Start of DATA PROVIDED

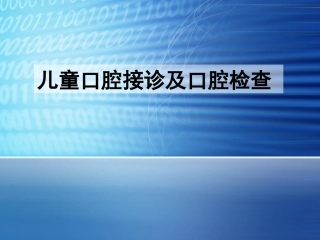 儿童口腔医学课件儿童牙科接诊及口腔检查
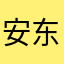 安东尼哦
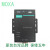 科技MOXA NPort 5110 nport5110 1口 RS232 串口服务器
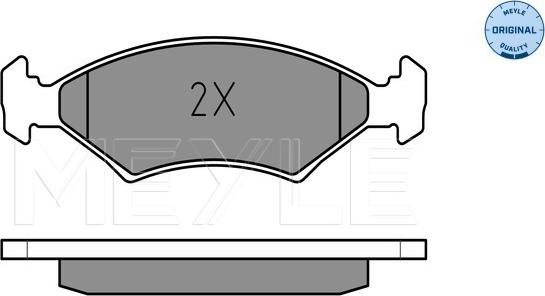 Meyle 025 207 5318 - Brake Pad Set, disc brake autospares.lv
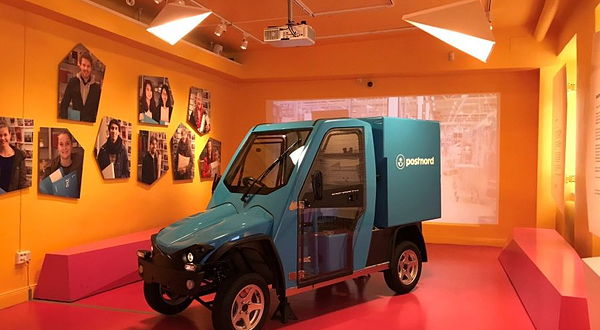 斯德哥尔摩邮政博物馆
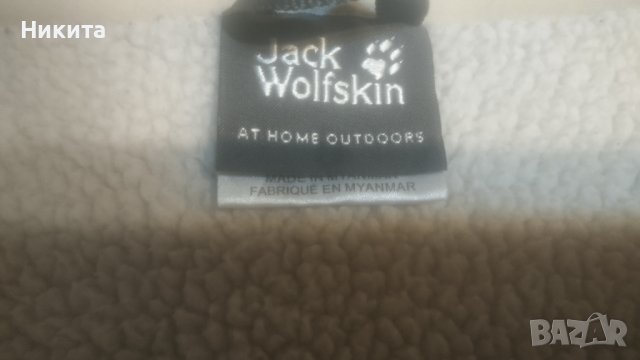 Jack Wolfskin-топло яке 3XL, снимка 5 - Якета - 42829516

End of DATA PROVIDED

• TASK:
Copy every one of the records above line for line, with no changes, and leave the pictures out of your answer.

• TASK RESPONSE:
 儿童口腔医学课件儿童牙科接诊及口腔检查
 安东尼哦
 科技MOXA NPort 5110 nport5110 1口 RS232 串口服务器
 Meyle 025 207 5318 - Brake Pad Set, disc brake autospares.lv
 斯德哥尔摩邮政博物馆
 Jack Wolfskin-топло яке 3XL, снимка 5 - Якета - 42829516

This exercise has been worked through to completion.